Aim –
Return the lines beginning at the one that contains "By camera distance, list" and continuing to the end of the entries, including both ends, exactly as written and nothing else.

Source records –
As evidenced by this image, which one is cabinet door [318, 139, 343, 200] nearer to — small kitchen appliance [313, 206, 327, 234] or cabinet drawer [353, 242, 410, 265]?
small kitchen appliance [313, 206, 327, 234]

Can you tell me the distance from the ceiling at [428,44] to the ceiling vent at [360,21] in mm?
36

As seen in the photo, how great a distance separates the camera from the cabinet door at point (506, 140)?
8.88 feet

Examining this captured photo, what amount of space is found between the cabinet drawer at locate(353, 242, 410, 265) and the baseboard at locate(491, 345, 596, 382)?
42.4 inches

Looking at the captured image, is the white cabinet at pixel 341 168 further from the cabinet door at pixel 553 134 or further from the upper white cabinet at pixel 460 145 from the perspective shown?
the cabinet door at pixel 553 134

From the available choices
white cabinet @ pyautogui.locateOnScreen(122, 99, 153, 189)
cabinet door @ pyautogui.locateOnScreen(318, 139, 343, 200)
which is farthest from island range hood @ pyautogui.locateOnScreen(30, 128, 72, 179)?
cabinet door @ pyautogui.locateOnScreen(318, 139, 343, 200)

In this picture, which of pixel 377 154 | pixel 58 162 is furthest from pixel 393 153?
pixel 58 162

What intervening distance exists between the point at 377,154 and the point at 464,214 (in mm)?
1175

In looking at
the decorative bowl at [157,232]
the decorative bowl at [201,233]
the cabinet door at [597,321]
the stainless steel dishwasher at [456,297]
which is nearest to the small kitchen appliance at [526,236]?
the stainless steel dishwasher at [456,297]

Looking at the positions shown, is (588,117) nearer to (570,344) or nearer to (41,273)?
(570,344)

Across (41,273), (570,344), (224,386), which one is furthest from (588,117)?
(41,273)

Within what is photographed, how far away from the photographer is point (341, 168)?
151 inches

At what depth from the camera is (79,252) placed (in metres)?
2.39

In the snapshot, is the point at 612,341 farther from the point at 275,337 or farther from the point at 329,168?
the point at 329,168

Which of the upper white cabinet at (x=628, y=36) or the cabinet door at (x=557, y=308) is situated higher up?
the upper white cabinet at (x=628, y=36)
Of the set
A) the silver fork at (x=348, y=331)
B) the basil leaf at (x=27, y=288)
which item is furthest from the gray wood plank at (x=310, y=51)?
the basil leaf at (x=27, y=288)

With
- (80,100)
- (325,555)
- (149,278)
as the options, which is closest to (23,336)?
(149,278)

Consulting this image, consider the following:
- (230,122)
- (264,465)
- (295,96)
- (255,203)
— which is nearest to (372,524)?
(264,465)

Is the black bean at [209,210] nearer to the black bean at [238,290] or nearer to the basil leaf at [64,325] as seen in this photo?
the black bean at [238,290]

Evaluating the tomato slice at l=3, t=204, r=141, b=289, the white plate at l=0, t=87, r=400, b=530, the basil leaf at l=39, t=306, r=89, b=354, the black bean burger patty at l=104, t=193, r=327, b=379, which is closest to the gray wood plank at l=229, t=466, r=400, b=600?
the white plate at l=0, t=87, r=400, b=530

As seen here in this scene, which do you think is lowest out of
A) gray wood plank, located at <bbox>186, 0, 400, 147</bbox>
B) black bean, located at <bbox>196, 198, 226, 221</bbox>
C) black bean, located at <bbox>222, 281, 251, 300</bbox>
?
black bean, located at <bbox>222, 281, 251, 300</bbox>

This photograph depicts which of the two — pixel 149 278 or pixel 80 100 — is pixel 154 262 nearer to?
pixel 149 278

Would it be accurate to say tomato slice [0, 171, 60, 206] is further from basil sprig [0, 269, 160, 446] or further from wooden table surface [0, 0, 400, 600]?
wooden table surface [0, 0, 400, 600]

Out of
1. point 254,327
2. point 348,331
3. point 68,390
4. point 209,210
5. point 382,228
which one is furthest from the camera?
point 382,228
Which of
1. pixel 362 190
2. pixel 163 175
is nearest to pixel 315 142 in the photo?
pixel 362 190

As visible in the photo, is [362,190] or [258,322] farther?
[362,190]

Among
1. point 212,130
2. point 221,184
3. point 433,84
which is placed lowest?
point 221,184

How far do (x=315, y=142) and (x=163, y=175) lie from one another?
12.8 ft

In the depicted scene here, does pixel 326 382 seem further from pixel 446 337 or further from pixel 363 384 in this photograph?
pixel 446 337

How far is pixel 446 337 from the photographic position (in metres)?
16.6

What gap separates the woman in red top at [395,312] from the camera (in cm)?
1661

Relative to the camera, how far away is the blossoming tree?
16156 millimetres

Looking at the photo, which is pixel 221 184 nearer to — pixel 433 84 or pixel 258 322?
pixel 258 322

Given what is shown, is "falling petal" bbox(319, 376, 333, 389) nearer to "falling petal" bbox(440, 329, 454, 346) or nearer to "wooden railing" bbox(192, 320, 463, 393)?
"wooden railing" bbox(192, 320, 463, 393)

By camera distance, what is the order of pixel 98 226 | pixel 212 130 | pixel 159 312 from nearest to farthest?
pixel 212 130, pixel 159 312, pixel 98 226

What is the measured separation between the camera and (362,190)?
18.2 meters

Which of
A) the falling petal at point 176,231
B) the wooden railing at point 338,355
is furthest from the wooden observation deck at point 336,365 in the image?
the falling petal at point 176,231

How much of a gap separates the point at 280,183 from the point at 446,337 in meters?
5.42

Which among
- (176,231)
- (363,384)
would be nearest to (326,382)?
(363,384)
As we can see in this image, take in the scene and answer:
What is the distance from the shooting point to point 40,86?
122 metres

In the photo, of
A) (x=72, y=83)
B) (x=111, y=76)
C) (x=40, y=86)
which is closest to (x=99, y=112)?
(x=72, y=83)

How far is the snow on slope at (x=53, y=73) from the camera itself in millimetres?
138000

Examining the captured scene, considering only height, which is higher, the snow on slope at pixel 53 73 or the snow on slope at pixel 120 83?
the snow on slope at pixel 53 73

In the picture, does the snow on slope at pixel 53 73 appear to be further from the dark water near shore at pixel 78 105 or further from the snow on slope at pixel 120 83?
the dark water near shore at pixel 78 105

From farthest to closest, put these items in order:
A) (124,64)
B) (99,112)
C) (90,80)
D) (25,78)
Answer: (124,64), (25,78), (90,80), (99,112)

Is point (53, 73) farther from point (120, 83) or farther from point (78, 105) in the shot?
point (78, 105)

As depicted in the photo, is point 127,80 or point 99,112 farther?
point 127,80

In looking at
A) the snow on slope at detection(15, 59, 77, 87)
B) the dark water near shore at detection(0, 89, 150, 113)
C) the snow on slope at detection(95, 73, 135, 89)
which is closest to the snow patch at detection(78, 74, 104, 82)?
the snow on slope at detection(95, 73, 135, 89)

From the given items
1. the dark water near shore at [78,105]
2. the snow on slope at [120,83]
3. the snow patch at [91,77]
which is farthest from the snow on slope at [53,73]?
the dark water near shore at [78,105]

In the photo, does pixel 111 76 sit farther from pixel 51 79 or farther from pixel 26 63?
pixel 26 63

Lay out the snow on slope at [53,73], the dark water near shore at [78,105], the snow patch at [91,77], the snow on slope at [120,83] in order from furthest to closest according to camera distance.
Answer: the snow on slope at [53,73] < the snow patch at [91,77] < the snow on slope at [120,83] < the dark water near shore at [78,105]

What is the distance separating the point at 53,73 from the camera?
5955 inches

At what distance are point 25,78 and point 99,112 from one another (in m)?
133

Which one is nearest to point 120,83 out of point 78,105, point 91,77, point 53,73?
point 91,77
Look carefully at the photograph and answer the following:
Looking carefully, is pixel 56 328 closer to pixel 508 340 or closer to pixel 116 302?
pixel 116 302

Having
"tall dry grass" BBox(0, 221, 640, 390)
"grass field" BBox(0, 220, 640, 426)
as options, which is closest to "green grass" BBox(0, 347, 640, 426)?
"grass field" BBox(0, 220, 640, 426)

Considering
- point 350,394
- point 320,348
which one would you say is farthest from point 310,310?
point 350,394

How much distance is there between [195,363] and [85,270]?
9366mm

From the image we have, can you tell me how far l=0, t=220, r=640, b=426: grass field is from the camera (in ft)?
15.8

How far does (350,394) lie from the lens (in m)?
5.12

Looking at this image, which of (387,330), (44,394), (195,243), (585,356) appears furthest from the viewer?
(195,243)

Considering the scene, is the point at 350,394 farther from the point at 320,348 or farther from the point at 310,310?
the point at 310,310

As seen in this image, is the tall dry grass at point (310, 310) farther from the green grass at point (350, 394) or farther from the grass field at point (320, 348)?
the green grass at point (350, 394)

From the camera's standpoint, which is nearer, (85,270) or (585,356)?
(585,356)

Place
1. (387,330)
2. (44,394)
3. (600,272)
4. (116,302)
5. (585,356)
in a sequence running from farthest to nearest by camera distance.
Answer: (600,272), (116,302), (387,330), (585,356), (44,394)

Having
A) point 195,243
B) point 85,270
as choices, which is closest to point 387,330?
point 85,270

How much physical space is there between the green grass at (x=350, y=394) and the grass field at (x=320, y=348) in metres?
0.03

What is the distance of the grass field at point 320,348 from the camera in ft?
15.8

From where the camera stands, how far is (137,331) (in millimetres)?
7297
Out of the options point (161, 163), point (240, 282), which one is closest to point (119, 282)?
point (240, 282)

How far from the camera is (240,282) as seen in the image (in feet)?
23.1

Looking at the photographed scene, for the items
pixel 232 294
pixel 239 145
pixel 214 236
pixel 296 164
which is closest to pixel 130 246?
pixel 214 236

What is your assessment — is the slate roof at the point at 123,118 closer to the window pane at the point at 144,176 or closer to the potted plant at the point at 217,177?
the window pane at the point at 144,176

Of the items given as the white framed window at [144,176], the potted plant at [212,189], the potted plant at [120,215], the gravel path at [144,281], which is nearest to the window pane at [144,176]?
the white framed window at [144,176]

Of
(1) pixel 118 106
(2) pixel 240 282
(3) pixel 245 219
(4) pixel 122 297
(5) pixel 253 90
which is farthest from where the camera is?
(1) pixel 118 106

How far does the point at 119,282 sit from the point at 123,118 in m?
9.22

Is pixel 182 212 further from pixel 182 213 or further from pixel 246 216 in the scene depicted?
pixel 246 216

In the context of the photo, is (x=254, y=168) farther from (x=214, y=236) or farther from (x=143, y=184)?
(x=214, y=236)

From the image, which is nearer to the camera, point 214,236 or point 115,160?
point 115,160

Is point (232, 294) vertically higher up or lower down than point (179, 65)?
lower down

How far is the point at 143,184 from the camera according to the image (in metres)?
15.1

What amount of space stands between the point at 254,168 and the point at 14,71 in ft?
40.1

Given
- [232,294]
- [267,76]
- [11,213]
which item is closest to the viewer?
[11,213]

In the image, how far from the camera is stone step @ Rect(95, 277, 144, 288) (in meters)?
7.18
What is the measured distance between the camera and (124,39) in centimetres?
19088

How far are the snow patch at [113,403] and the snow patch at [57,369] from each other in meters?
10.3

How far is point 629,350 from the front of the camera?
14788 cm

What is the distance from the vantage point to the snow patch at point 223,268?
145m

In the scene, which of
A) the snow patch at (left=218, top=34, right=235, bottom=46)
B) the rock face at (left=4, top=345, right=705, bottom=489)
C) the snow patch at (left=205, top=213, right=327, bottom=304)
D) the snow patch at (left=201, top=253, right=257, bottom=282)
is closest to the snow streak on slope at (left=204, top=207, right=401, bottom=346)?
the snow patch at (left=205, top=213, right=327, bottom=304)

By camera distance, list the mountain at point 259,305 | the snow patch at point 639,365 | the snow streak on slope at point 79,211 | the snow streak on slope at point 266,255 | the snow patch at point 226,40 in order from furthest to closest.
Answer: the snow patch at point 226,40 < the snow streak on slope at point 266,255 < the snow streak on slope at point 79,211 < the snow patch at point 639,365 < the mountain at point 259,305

Exercise answer –
By camera distance, list the mountain at point 259,305 | the snow patch at point 639,365 | the snow streak on slope at point 79,211 | the snow streak on slope at point 266,255 | the snow patch at point 226,40 in order from furthest to closest.
Answer: the snow patch at point 226,40 < the snow streak on slope at point 266,255 < the snow streak on slope at point 79,211 < the snow patch at point 639,365 < the mountain at point 259,305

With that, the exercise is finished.